◆ Short exercise:
Retype the lines of the records below, from the line containing "In the photograph, how" through the last line of the records, both included.

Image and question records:

——————————

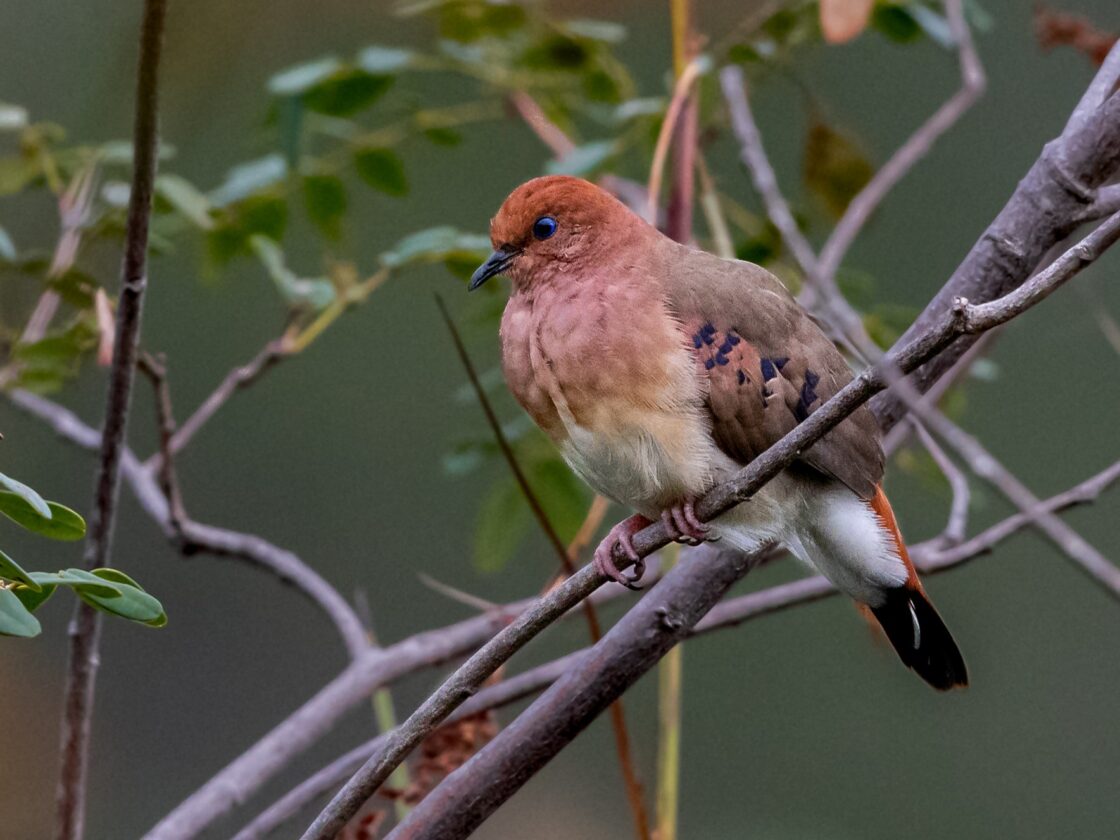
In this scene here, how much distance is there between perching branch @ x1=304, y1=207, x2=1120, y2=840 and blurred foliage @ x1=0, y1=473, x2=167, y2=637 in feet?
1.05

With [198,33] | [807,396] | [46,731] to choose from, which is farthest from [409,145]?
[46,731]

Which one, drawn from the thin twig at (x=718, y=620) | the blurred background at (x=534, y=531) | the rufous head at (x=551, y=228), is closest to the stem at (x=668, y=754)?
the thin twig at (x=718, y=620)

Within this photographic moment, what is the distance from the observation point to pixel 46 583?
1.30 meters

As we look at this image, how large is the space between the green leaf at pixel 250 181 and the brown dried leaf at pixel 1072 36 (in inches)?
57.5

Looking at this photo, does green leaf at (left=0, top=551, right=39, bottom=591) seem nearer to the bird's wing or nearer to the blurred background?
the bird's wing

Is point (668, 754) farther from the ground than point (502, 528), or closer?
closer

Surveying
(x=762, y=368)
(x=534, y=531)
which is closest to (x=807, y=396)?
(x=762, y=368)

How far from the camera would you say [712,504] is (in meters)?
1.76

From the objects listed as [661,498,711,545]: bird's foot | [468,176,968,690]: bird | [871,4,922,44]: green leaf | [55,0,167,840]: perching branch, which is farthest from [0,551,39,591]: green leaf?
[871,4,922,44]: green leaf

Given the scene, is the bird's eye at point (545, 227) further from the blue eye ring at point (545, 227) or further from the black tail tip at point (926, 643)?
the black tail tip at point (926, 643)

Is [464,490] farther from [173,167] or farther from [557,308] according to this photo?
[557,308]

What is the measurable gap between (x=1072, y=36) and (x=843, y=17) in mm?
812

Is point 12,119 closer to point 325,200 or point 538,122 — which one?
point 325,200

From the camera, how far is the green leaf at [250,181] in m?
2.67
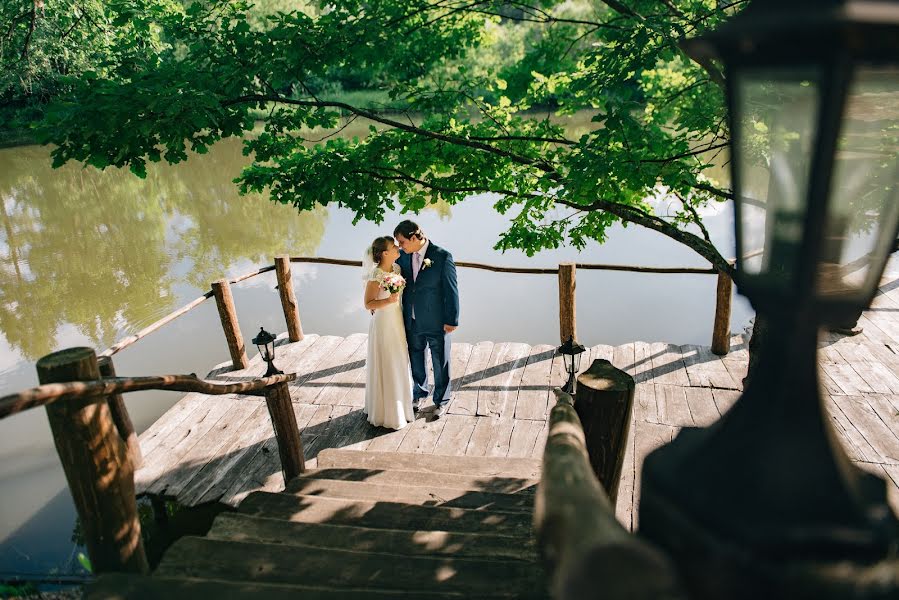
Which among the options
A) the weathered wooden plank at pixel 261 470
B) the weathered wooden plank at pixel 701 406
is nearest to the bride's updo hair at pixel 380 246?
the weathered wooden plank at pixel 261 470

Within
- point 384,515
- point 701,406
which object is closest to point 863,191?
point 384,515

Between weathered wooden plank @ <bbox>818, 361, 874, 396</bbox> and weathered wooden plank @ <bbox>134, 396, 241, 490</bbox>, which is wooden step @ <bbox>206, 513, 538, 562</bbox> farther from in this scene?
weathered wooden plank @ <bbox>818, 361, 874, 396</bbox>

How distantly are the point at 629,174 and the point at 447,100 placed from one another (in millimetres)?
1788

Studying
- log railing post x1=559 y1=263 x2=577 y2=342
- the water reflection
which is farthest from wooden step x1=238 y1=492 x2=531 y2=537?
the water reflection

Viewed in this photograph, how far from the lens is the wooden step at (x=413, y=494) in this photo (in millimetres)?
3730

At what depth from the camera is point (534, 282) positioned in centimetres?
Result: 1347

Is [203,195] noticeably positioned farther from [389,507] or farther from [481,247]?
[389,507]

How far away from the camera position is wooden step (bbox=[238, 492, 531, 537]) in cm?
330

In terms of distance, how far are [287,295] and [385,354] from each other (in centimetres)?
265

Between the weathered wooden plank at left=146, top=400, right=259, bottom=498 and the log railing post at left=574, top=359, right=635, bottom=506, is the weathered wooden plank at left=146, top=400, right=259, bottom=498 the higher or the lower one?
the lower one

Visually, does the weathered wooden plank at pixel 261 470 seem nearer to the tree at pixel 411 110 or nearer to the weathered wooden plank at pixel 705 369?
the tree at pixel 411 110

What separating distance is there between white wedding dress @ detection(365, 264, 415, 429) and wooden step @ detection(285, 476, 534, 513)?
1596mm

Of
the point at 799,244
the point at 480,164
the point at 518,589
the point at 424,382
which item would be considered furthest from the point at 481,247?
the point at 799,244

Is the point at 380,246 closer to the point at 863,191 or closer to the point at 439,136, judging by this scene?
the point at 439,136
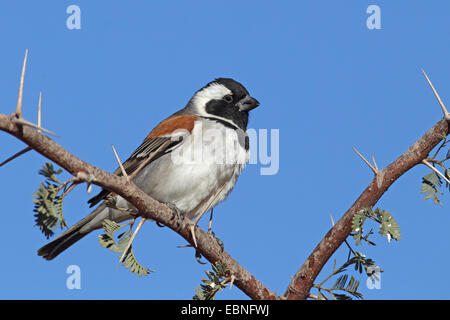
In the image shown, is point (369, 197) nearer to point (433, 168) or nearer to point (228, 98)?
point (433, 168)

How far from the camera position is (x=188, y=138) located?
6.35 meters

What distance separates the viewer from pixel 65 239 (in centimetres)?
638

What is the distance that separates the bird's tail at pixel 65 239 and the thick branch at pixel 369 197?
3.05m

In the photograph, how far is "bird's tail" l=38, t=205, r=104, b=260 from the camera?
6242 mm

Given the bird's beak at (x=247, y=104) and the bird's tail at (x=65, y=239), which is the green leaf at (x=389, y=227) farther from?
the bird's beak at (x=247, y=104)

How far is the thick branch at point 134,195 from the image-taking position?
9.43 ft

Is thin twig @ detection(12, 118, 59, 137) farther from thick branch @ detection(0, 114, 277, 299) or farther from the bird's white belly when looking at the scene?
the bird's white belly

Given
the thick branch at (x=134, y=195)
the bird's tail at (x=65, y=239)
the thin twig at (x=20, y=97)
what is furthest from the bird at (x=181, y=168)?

——————————

◆ Written solution:
In the photograph, how far is "bird's tail" l=38, t=205, r=104, b=260 from the camera?
6242 mm

Given the bird's beak at (x=247, y=104) and the bird's tail at (x=65, y=239), which is the green leaf at (x=389, y=227) farther from?
the bird's beak at (x=247, y=104)

How far is the thick branch at point 134,195 from the image-taking position?
9.43 ft

Is thin twig @ detection(12, 118, 59, 137) farther from thick branch @ detection(0, 114, 277, 299) or farther from the bird's white belly when looking at the scene?
the bird's white belly

Given
the thick branch at (x=134, y=195)
the bird's tail at (x=65, y=239)
the thin twig at (x=20, y=97)
what is furthest from the bird at (x=181, y=168)?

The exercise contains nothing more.